Long advocated by the electricity regulator, the initiative was given a robust thumbs-up at the Energy Lab — a high-level forum held in April where a host of energy related ministries, government bodies, academic and research institutions, among other stakeholder agencies, brainstormed proposals in support of, among other goals, enhanced energy efficiency and energy management. The Authority for Electricity Regulation was named the ‘Lead Implementer’ of the programme, with Omani SMEs expected to play an important contributory role as well.
In addition to the introduction of measures and regulations designed to enshrine energy efficiency standards in new building design and construction in general, the Energy Lab also discussed a strategy for the energy audit and retrofitting of all government buildings in the Sultanate.
Investments required for the audit and upgrade of government buildings, it stressed, would be fully paid back within 6-7 years in the form of substantial energy savings.
The targets for government building energy audits and retrofits are ambitious, according to the report. “The initiative aims at inspecting and upgrading 70 per cent of government buildings until 2023, provided that each building should achieve 10 per cent of energy saving, in addition to implementing all energy consumption measures with a payment period of four years or less.”

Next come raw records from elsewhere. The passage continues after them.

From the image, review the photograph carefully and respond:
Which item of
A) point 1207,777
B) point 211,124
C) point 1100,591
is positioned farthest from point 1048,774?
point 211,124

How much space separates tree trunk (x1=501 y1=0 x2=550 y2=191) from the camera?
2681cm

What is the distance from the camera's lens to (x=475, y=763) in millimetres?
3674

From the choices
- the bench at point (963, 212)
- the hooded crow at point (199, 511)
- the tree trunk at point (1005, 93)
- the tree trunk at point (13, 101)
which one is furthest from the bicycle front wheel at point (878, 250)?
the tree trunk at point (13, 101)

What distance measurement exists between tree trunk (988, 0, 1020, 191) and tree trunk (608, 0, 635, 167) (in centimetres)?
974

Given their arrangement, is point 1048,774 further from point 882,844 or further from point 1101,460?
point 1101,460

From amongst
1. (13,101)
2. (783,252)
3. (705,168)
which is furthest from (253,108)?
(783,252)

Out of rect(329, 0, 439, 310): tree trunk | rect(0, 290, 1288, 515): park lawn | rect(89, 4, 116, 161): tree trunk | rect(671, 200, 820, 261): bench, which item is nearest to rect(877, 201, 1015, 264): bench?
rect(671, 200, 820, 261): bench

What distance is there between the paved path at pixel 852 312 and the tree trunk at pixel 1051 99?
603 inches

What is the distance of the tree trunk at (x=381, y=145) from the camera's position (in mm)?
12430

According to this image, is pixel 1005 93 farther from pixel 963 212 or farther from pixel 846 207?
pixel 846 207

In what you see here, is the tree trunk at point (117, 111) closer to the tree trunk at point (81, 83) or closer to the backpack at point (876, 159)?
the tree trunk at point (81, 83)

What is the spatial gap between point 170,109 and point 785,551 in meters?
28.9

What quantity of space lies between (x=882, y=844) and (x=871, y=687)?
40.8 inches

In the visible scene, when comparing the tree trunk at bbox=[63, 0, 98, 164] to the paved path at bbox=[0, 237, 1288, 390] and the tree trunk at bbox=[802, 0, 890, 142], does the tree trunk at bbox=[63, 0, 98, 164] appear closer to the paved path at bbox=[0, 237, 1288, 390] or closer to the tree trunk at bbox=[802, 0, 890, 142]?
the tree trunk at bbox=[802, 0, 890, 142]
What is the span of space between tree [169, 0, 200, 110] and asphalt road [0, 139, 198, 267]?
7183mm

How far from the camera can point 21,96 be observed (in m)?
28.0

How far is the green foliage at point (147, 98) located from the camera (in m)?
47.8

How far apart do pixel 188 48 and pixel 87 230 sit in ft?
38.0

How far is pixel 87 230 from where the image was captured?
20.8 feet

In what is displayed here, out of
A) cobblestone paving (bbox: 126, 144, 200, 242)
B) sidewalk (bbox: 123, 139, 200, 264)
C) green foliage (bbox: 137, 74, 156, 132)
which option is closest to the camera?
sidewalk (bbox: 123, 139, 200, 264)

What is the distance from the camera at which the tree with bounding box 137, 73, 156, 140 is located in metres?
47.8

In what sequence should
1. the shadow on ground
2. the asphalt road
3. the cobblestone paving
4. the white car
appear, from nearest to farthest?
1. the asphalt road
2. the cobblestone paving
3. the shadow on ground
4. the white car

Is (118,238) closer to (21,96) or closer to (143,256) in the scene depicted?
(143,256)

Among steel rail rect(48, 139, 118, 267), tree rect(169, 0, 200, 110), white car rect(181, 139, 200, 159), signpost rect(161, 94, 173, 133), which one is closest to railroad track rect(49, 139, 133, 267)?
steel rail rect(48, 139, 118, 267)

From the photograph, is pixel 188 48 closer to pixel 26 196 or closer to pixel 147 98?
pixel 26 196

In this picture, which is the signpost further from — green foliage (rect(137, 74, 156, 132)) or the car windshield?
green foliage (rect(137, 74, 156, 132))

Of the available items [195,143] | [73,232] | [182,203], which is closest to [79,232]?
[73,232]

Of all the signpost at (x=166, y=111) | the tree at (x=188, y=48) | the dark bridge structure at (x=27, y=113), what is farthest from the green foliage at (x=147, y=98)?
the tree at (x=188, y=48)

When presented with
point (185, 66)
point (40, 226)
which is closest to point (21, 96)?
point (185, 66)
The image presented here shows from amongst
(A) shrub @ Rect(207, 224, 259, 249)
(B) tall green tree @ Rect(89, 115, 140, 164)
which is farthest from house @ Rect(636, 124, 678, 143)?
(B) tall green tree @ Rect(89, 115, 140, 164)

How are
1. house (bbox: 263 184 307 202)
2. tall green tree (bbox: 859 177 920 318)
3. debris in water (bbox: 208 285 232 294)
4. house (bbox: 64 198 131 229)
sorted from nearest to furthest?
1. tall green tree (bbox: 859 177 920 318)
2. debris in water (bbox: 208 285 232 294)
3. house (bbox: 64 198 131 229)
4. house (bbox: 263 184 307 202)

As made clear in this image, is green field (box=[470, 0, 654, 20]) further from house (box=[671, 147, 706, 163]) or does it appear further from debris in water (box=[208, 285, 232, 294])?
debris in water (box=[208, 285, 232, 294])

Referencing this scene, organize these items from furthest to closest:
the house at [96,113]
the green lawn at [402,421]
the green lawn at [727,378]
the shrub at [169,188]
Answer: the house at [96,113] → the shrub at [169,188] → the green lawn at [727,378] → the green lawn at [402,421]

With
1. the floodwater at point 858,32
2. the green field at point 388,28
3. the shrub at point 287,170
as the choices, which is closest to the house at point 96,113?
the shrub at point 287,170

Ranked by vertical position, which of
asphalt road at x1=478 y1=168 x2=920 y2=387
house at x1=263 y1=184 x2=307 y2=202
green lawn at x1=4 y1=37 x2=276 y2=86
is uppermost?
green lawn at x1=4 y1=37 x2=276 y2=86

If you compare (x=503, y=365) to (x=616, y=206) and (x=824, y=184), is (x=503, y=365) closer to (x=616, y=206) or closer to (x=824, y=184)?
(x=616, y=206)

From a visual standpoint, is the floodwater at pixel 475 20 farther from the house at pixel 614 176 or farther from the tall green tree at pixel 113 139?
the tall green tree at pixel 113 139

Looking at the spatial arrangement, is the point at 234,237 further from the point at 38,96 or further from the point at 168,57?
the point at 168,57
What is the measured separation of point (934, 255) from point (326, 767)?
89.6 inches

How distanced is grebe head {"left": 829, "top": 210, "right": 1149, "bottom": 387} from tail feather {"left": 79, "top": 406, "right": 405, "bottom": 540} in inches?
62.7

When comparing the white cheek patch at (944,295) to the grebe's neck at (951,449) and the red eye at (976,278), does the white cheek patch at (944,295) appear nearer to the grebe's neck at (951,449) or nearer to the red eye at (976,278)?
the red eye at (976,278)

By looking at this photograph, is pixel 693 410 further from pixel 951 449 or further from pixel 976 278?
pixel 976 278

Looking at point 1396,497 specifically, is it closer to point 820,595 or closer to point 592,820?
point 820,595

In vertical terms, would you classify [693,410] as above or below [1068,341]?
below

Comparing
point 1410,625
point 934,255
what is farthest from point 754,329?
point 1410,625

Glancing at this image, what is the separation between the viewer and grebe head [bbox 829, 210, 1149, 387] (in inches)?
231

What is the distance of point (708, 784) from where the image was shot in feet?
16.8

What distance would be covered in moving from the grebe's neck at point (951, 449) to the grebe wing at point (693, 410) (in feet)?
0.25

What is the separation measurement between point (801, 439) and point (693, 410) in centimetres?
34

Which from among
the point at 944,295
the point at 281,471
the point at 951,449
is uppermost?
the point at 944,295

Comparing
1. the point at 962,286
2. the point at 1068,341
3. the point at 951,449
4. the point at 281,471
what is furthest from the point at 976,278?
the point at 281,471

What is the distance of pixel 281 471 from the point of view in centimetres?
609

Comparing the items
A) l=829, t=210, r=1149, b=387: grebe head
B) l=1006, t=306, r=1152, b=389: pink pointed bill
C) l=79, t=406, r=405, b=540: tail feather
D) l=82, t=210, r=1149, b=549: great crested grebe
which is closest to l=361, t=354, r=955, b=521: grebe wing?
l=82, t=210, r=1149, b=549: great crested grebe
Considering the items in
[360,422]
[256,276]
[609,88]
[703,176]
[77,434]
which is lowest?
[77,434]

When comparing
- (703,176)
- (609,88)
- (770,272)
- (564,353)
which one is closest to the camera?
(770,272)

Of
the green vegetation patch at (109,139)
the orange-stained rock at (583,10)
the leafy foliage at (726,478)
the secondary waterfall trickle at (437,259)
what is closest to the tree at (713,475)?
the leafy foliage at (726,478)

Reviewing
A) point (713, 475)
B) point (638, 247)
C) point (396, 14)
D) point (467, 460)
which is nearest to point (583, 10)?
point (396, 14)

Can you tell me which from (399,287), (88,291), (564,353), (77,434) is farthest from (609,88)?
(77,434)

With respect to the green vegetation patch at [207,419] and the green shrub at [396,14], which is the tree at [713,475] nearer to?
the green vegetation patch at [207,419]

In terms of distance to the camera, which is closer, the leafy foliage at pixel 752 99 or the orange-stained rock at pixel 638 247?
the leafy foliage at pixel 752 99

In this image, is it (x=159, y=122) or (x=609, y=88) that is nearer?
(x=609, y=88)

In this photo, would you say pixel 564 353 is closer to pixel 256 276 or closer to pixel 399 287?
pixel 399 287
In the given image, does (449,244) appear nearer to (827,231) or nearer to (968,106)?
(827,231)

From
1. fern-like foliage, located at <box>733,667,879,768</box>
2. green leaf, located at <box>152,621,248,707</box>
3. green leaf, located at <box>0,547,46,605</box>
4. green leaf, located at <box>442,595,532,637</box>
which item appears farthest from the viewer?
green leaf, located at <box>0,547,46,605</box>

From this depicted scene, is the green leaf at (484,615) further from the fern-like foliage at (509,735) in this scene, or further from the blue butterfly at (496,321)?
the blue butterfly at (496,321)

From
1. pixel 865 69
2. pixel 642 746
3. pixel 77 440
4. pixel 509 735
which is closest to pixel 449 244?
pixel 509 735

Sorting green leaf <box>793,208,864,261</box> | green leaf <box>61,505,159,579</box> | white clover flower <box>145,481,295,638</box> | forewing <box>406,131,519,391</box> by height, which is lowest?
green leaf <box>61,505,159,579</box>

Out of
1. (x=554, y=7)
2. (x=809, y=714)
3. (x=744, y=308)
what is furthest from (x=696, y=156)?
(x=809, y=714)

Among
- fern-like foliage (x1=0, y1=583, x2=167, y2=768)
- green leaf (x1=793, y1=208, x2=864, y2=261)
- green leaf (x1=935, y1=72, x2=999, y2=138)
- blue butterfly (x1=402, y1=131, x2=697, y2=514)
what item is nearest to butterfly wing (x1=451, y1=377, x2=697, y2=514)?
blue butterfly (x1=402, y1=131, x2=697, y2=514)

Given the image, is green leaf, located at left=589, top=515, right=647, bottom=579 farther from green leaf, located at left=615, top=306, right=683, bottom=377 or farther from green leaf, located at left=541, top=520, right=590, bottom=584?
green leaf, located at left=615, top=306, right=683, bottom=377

In support of this initiative, the Authority for Electricity Regulation announced last week its plan to appoint an international consultant to provide advisory services on the roll-out of the Government Buildings Energy Services programme.
It also noted the need for Energy Services Companies (ESCOs) to step in to assist various government clients in reducing their energy consumption — an objective made all the more imperative in the wake of the implementation early last year of Cost Reflective Tariffs (CRT) for large electricity consumers, which includes many government ministries.
Underlining the pivotal role of ESCOs in this regard, the regulator said: “ESCOs have long served markets internationally by providing improved building performance, access to expertise, and installation of new more efficient equipment and training of building staff with little to no upfront costs; with inherent risks being managed by the ESCOs. The comprehensive building retrofits that ESCOs can perform will allow for simultaneous targeting of multiple building systems, including the building envelope, lighting, ventilation, and air-conditioning (HVAC).”
Further, in an effort to open up the nascent ESCO market to Omani start-ups and entrepreneurs, the Authority supported the training of an initial cohort of 50 nationals as energy auditors.
“The goal is to raise the capabilities of local SMEs to undertake the work of ESCOs and promote employability through the supply of knowledge and skills to match current and future demand in the market. These local auditors can then be initially utilized by international ESCOs that would provide them with first-hand experience in performing energy auditing of buildings that should ultimately lead to the establishment of independent local SMEs in this industry,” the Authority added.